# [Problem description]
Make an exact copy of the records, and keep the pictures out of it.
Data records Block Start
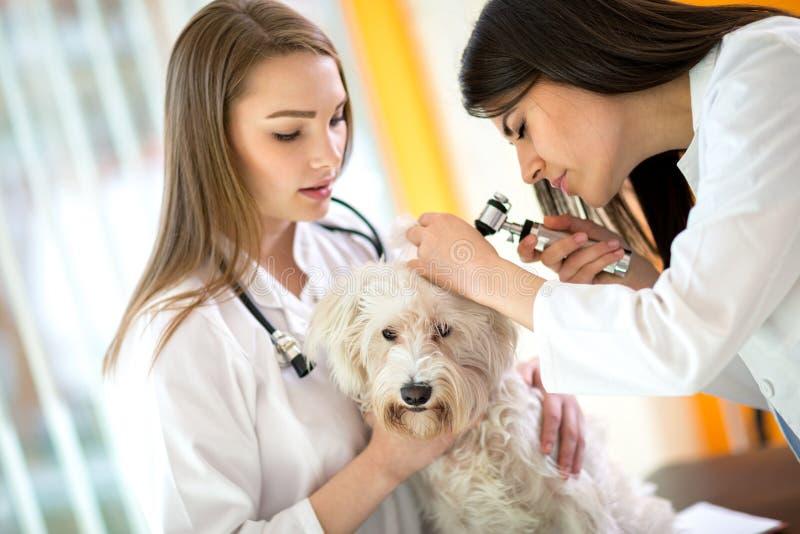 在工作检查马尔他耳朵的兽医在可移动的狩医 免版税库存照片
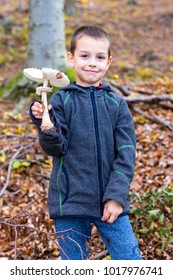 Boy collects mushrooms in the forest.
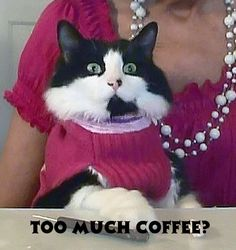 Too Much Coffee?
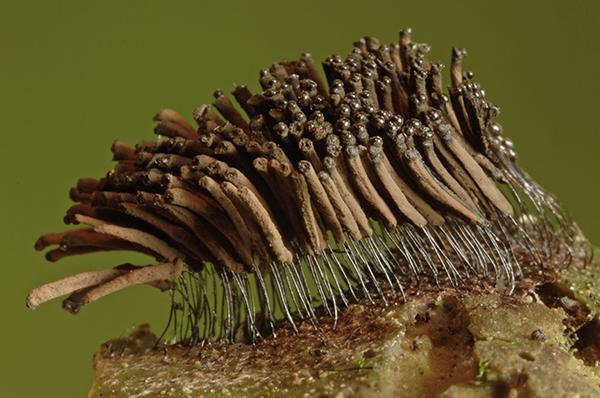 Stemonitis fusca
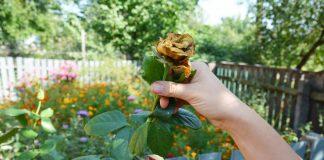 Тонкости летней обрезки цветника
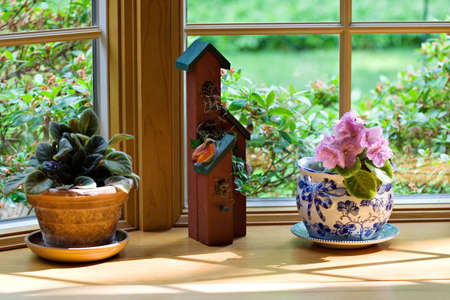 View of a interior home window sill overlooking spring yard and lawn.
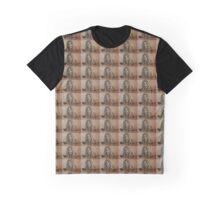 Dragon Age Inquisition- Abelas  Graphic T-Shirt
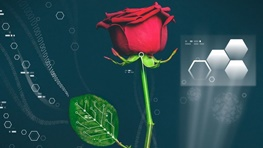 ابداع موفقیتآمیز اولین گل رز طبیعی-دیجیتالی جهان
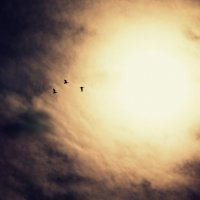 ... к горизонту :: Татьянка Ловик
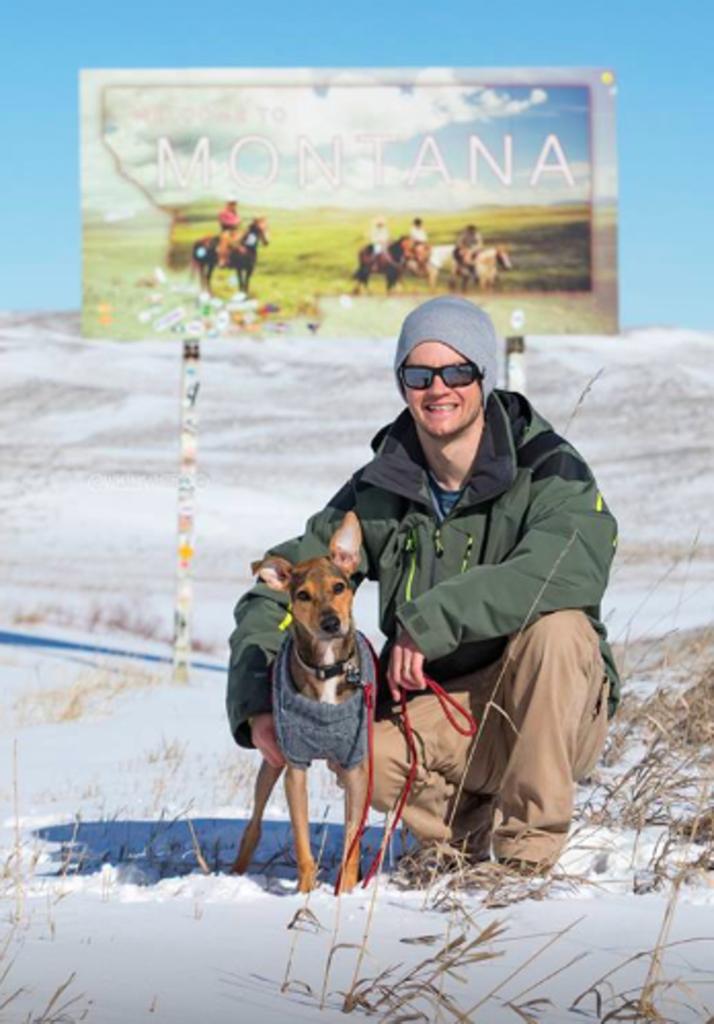Cane in montagna con un uomo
Data records Block End
# [Result of this task]
 在工作检查马尔他耳朵的兽医在可移动的狩医 免版税库存照片
 Boy collects mushrooms in the forest.
 Too Much Coffee?
 Stemonitis fusca
 Тонкости летней обрезки цветника
 View of a interior home window sill overlooking spring yard and lawn.
 Dragon Age Inquisition- Abelas  Graphic T-Shirt
 ابداع موفقیتآمیز اولین گل رز طبیعی-دیجیتالی جهان
 ... к горизонту :: Татьянка Ловик
Cane in montagna con un uomo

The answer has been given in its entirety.